START Data section

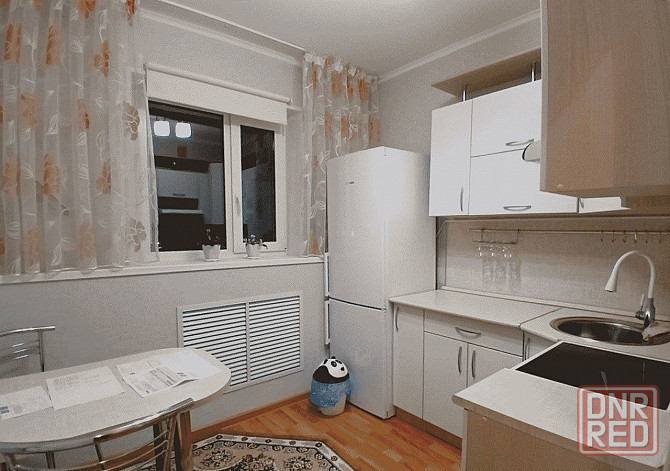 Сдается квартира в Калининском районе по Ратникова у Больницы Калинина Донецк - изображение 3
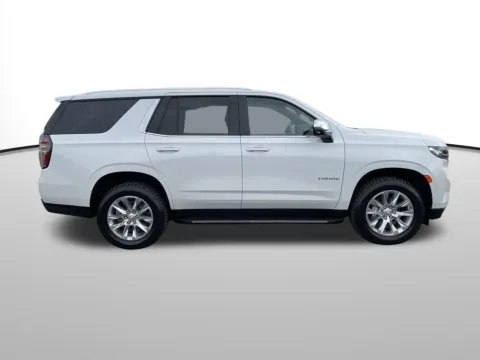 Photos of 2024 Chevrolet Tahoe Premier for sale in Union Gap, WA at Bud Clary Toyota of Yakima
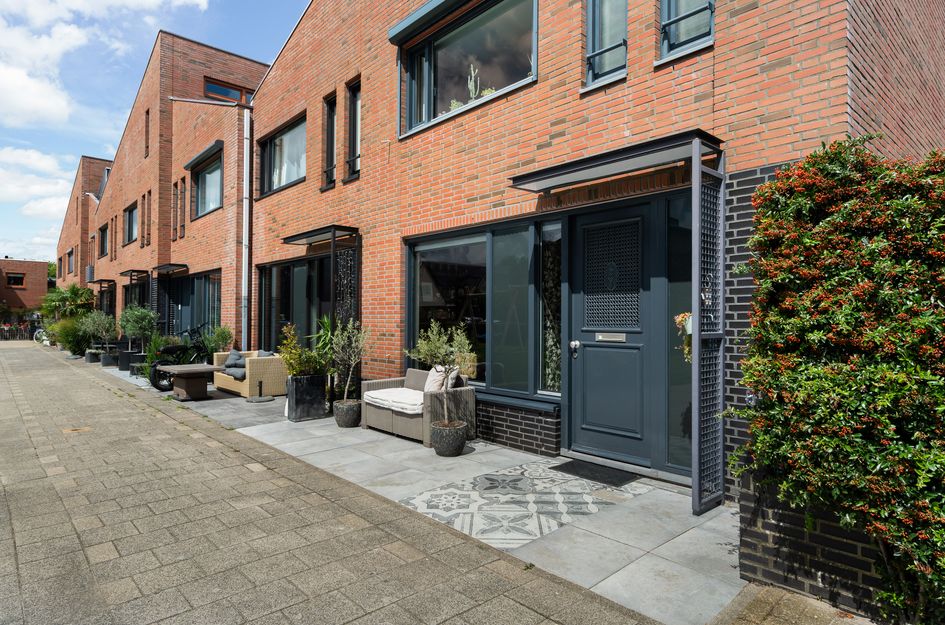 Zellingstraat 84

END Data section
START Data section

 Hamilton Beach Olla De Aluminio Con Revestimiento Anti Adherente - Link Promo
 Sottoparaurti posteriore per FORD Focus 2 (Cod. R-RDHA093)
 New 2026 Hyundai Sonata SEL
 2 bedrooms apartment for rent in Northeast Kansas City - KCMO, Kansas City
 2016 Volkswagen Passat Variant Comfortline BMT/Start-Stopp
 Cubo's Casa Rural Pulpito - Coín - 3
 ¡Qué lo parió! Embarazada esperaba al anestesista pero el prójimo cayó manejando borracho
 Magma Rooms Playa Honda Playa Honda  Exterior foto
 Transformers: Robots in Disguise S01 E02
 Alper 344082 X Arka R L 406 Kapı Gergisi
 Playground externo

END Data section
START Data section

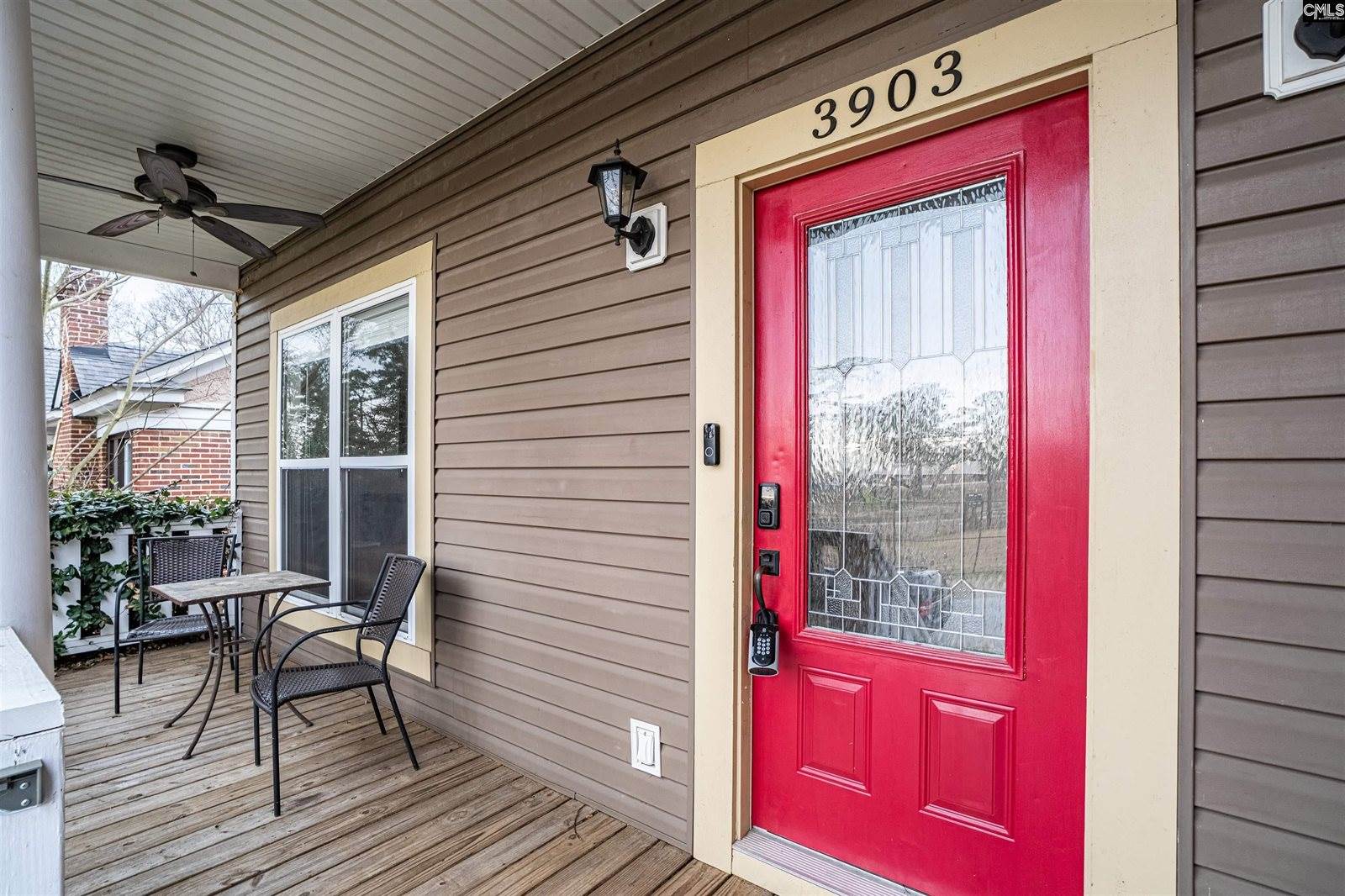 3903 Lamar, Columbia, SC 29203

END Data section

Transcribe, word for word, the stretch of lines in the data above from the one with "Photos of 2024" through the one with "Zellingstraat 84"; omit all pictures.

 Photos of 2024 Chevrolet Tahoe Premier for sale in Union Gap, WA at Bud Clary Toyota of Yakima
 Zellingstraat 84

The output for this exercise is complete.